2023-12-03 19:20:07 | 中央競馬
 第24回チャンピオンズカップ
 ウィルソンテソーロはタイミングが合わず1馬身の不利。大外から先手を奪いにいったレモンポップの逃げとなってリードは2馬身ほど。2番手にドゥラエレーデで3番手がテイオーケインズとケイアイシェルビー。5番手はジオグリフとグロリアムンディとクラウンプライド。2馬身差でハギノアレグリアスとメイショウハリオ。その後ろがノットゥルノとアイコンテーラーで,その後ろがウィルソンテソーロ。アーテルアストレアが続いて最後尾にセラフィックコール。最初の800mは48秒8のミドルペース。
 直線に入るところでドゥラエレーデがレモンポップとの差を詰めていき,外を回ったケイアイシェルビーが苦しくなったので内を回ったテーオーケインズが単独の3番手に。直線に入るとまたレモンポップがドゥラエレーデとの差を広げていき,鋭く逃げ切って優勝。レモンポップとドゥラエレーデの間に進路を変更したテイオーケインズとドゥラエレーデが激しく競り合うところ,後方から大外を伸びたウィルソンテソーロが差して1馬身4分の1差で2着。ドゥラエレーデがクビ差の3着でテイオーケインズがクビ差で4着。
 優勝したレモンポップ南部杯からの連勝で大レース3勝目。このメンバーの中で近況と実績は文句なしだったのですが,1800m以上のレースに出走することもコーナーが4回というレースも初めてだったので,その点が案じられました。終わってみれば持ち前のスピードを生かす形で快勝でしたから,現状の能力でほかを上回っていたということでしょう。発馬直後に逃げるという姿勢を見せたことがよかったように思います。
 騎乗した坂井瑠星騎手は南部杯以来の大レース6勝目。チャンピオンズカップは初勝利。管理している田中博康調教師は南部杯以来の大レース3勝目。チャンピオンズカップは初勝利。

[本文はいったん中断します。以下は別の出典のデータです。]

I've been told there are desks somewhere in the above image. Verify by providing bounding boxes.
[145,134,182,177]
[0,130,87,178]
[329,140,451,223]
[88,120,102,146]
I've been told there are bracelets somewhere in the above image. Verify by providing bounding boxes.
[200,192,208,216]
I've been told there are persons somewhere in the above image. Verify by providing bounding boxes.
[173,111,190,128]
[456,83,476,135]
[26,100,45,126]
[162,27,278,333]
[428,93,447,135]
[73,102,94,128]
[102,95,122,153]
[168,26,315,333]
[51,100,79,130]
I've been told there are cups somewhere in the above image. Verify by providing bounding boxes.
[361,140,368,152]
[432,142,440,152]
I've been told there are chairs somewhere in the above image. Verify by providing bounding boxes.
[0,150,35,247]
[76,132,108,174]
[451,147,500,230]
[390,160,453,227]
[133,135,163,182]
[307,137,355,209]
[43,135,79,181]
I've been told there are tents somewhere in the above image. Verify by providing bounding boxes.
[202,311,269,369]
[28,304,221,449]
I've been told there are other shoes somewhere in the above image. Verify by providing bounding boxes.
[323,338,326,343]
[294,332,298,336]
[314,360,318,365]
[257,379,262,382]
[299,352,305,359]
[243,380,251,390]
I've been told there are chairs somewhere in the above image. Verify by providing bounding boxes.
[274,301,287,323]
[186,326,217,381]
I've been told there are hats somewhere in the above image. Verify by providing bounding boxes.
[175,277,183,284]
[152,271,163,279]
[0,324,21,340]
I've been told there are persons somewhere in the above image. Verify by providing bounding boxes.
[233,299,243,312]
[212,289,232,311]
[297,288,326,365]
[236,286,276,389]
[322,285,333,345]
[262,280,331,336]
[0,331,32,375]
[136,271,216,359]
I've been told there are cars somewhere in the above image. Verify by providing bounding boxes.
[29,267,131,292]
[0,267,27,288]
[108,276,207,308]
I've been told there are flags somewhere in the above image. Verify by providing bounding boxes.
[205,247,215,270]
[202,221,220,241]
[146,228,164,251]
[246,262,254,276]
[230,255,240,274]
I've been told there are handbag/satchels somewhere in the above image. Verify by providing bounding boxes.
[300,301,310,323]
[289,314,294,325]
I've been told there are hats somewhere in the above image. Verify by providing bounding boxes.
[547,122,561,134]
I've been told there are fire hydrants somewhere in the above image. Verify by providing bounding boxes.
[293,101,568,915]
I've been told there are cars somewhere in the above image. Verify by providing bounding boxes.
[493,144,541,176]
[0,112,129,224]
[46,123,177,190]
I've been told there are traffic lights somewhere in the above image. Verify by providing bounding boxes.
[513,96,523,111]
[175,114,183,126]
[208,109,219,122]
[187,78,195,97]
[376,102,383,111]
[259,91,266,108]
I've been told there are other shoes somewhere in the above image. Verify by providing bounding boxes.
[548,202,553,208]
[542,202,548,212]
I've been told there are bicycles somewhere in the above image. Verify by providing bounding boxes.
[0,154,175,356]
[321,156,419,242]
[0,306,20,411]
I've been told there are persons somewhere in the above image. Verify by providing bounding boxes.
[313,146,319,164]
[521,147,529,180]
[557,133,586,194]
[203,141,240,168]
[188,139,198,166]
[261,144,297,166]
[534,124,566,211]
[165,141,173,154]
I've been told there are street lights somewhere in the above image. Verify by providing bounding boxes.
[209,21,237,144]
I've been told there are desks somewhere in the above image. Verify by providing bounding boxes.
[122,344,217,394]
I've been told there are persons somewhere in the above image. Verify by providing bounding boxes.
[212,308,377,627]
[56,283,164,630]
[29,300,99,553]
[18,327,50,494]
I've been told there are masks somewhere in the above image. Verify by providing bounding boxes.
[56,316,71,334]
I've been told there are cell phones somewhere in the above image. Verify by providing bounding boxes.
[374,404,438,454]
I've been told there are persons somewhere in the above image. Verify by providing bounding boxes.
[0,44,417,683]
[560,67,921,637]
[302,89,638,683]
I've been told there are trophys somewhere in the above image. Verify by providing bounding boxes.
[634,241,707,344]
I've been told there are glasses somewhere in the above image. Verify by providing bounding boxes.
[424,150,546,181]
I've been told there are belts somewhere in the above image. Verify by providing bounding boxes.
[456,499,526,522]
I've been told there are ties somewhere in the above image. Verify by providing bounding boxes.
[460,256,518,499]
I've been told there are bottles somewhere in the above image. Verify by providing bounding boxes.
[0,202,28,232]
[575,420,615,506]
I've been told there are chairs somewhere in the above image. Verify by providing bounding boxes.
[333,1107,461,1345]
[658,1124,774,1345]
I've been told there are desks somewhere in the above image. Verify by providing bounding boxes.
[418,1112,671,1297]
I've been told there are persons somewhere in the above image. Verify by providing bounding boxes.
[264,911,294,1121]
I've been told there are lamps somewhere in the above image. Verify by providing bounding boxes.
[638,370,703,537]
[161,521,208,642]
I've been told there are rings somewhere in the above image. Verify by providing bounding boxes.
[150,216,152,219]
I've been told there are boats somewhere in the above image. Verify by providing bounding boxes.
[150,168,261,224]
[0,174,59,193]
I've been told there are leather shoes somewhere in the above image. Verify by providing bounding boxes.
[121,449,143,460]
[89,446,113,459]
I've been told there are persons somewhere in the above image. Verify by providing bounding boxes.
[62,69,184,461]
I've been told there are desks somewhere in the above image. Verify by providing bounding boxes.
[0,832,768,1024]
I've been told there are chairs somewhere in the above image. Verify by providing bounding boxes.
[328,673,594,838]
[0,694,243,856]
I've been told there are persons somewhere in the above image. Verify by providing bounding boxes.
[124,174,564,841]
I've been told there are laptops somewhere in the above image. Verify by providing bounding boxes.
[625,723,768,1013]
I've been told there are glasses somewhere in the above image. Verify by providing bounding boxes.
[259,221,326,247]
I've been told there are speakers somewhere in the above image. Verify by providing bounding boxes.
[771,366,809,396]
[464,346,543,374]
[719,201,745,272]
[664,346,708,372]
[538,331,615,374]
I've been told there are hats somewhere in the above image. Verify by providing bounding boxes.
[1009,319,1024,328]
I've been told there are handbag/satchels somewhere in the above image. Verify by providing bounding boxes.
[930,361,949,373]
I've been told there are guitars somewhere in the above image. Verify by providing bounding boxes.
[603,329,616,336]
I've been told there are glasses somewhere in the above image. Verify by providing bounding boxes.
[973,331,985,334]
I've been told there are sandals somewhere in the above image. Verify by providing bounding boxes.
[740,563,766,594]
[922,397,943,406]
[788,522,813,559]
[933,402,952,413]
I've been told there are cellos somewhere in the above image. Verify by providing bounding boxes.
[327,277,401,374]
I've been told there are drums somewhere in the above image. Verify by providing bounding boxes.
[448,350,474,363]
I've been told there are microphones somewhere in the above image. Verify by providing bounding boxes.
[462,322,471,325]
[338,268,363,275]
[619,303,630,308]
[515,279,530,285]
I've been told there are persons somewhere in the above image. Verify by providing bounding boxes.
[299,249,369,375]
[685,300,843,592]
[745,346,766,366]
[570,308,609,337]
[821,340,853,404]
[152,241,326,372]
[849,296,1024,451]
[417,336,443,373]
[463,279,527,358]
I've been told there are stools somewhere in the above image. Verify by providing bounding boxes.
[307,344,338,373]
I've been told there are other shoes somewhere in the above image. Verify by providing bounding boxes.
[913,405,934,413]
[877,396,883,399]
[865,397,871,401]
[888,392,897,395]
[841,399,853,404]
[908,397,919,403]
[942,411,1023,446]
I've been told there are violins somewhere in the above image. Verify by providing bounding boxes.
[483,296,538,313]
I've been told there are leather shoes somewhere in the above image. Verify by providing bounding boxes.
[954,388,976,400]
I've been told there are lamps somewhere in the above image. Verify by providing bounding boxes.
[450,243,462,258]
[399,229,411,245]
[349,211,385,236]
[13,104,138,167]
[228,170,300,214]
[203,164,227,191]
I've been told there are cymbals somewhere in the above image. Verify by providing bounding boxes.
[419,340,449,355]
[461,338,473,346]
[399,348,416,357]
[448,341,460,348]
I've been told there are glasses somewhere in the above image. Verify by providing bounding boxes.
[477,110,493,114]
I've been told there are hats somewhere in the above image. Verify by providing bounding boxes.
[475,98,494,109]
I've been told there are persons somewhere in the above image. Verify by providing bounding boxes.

 ユダヤ人が,これはユダヤ民族がという意味合いの方が大きいのですが,一致団結してひとつの国家Imperiumに暮らしていたとき,そのこと自体がユダヤ人のアイデンティティになり得ました。他面からいえば,このような状態ではユダヤ人としてのアイデンティティなどというものを個々のユダヤ人は意識する必要はなかったのであって,ユダヤ人国家に暮らしているということだけで,ユダヤ民族としての一体感を保つことができたのです。これはモーセの律法が,人間の法lexと考えられようと神Deusの法と考えられようと変わるところはありません。
                                   
 ところがユダヤ民族の国家が滅ぼされて,民族が各地に散り散りになった後は,このような一体感もまた喪失することになります。そしてこのとき,個々のユダヤ人は,自身がユダヤ人であるということのアイデンティティを真の意味で必要とするようになりました。このときに,ユダヤ民族がモーセの律法を人間の法ではなく神の法であると解したことは,そのアイデンティティを確立するためにはとても有効でした。それが神の法であるのならば,国家が崩壊した後にもそれは有効ですから,ユダヤ人はそれを遵守することになります。そしてそれを遵守することで,ユダヤ人は自らがユダヤ人であるということを自覚できるようになるからです。
 このことは,スピノザやメンデルスゾーンMoses Mendelssohnが,教会の権力を批判することと一定の関係をもつことになります。なぜなら,現実的にユダヤ人がユダヤ人としてのアイデンティティを確立するのに役立ったのは,単にモーセの律法だけであったというわけではなく,教会の指導者であるラビたちの律法の解釈なのであって,その解釈によって実際にモーセが求めていたと思われる律法よりもさらに事細かな戒律が要求されるようになったからです。ただそのこともおそらくはユダヤ人が国家を滅ぼされたということと関連しているのであって,戒律が細かく規定されればされるほど,ユダヤ人はその細かい規定の一つひとつをを遵守することによって,ユダヤ人としてのアイデンティティというものをより確立することができたし,また自覚することができるようになったであろうと僕は思います。